Well, tht change tracking tool already makes changes (keyword expansion)
;).  I agree that having the tool make automated changes is not the best
idea in theory.  But I don't live in a perfect world, and what I'm
doing fixes problems I am unable to solve through policy or discipline; 
not once since I've used my automation has it  caused any problems.
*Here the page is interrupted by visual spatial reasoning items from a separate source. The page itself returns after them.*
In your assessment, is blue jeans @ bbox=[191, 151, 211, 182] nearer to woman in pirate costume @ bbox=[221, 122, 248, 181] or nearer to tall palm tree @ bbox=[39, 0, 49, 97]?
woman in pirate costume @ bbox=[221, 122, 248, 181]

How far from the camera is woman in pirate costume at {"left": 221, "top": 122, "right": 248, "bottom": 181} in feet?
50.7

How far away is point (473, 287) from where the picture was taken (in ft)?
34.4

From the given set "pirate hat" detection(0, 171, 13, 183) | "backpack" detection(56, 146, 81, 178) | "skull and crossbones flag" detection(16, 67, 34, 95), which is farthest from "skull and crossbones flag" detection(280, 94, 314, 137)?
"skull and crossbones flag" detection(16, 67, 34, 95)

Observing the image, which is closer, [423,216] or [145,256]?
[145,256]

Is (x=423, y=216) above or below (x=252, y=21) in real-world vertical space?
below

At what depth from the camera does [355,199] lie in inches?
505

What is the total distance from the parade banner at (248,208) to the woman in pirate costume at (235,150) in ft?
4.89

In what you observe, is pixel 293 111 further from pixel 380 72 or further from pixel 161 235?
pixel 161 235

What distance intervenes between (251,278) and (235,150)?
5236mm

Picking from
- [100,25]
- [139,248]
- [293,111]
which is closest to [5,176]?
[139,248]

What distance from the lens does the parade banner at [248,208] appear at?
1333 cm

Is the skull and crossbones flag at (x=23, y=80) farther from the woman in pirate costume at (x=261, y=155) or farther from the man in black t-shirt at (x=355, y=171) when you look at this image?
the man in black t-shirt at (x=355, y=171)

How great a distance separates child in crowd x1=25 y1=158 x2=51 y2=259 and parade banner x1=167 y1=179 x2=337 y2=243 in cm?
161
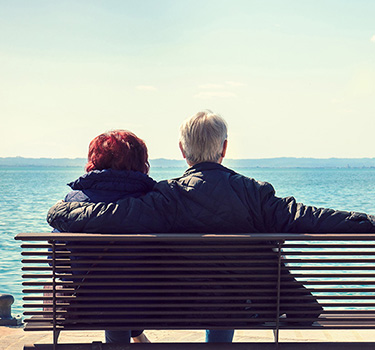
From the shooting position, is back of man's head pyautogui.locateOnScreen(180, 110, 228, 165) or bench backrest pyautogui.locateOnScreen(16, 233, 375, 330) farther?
back of man's head pyautogui.locateOnScreen(180, 110, 228, 165)

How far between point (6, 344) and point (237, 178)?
263cm

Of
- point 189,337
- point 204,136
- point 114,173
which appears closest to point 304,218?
point 204,136

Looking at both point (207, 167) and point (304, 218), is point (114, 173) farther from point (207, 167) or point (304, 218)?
point (304, 218)

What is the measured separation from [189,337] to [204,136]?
2.18 metres

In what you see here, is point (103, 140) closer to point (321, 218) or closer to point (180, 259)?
point (180, 259)

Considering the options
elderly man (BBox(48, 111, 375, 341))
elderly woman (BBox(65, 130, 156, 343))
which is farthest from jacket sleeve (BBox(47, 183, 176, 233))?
elderly woman (BBox(65, 130, 156, 343))

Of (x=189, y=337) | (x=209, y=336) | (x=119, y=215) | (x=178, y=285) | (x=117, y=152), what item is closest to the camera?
(x=119, y=215)

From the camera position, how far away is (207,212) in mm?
2916

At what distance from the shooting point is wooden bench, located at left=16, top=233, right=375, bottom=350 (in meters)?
2.89

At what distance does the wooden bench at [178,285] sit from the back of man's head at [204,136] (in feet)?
1.53

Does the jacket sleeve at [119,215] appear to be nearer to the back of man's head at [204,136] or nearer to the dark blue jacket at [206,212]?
the dark blue jacket at [206,212]

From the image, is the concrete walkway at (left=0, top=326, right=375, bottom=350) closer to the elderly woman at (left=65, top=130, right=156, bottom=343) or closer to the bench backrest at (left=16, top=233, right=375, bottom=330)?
the elderly woman at (left=65, top=130, right=156, bottom=343)

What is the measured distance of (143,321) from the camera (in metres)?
2.99

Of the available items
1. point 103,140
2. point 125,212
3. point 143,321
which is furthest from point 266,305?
point 103,140
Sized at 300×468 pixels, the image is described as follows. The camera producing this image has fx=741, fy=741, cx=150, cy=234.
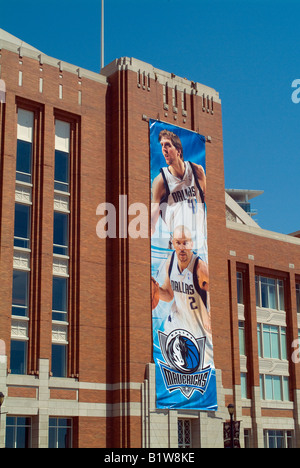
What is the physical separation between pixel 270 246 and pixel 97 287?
58.2 ft

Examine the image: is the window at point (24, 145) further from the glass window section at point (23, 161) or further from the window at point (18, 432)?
the window at point (18, 432)

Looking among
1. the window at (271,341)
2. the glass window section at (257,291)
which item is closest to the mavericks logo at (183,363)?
the window at (271,341)

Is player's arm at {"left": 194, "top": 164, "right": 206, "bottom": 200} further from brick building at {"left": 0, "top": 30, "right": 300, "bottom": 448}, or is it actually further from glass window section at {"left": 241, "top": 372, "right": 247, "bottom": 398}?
glass window section at {"left": 241, "top": 372, "right": 247, "bottom": 398}

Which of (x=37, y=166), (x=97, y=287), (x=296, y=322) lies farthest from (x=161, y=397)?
(x=296, y=322)

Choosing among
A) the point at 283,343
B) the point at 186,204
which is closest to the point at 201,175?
the point at 186,204

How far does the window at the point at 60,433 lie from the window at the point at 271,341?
1793 cm

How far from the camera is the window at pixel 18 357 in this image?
122 ft

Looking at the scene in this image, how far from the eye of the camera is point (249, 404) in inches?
1919

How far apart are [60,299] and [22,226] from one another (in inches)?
174

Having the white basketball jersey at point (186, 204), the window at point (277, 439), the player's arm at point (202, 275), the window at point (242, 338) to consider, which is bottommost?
the window at point (277, 439)

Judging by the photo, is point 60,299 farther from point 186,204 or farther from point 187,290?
point 186,204

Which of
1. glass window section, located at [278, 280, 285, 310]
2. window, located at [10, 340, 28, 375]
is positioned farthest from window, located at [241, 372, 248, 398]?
window, located at [10, 340, 28, 375]

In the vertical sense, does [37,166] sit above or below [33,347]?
above

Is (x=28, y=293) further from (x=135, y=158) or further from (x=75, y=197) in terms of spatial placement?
(x=135, y=158)
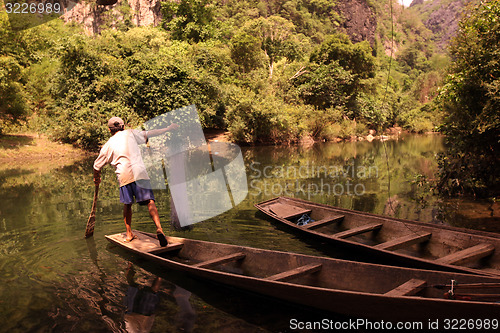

As an example, Take one of my minor modifications I make to source
files: if a c++/c file doesn't have a newline before the EOF, I add one.
The only reason I have to do this is because the Visual Studio editor
doesn't think that these are required.  Working in a primarily Microsoft
Shop, getting all our developers to use a proper editor to fix this
before adding files is really not possible.  Before adding my
automation, I was constantly cleaning up other peoples code when I got
warnings/errors on certain unix compilers which are merely ANSI

There are possible problems with what I'm doing:

It is possible that a change could be made and committed that resulted
in a NOP revision added to CVS.  I could check for this and abort the
commit from my script, but haven't found the need.  In practice, this
hasn't come up, and if it does, the negatives aren't too strong - slight
waste of space in the repository and some unnecessary compilation on the
clients side, perhaps.

If keyword expansion is not on, the client won't get the modifications
made on the server side.  Couple with our policy of using
keyword-containing headers in all our source files, this doesn't happen
much.  The only time it happens is when someone adds a file to the
repository without the header.  My automation inserts the header for
him.  This might result in the client being out of sync (not a problem,
it's just comments), and even possibly a conflict if the out-of-sync
client then tries to add his header.

I could probably alleviate this problem somewhat by only doing the
processing if keyword expansion is done (another easy thing to add to my
script), but it's never really come up.  This is just conjecture.
Furthemore, for all the rather minor changes I'm making, the out of sync
problem, event if it did occur, doesn't change the functionality of the
code in any way.

If these possible conflicts I've never seen were to occur, the nature of
the changes I'm making is such that resolving them would be trivially

I wouldn't recommend anyone do this type of code changing lightly. If
you do want to do it, take the time to do it right.  My processing is
hightly configurable.  You can turn it off or modify what actions are
taking for directories , entire treees, or files that match a pattern.
Clients can do this configuratio by checking in small config files in
the appropriate place in the tree.  If any change is made to a file on
the way to bing committed, the original is archived.  In all cases, the
client is notified of all changes done, and where the backup file can be
retreived, if it's needed.  It's never been needed.


Sometimes the best medicine is to stop taking something.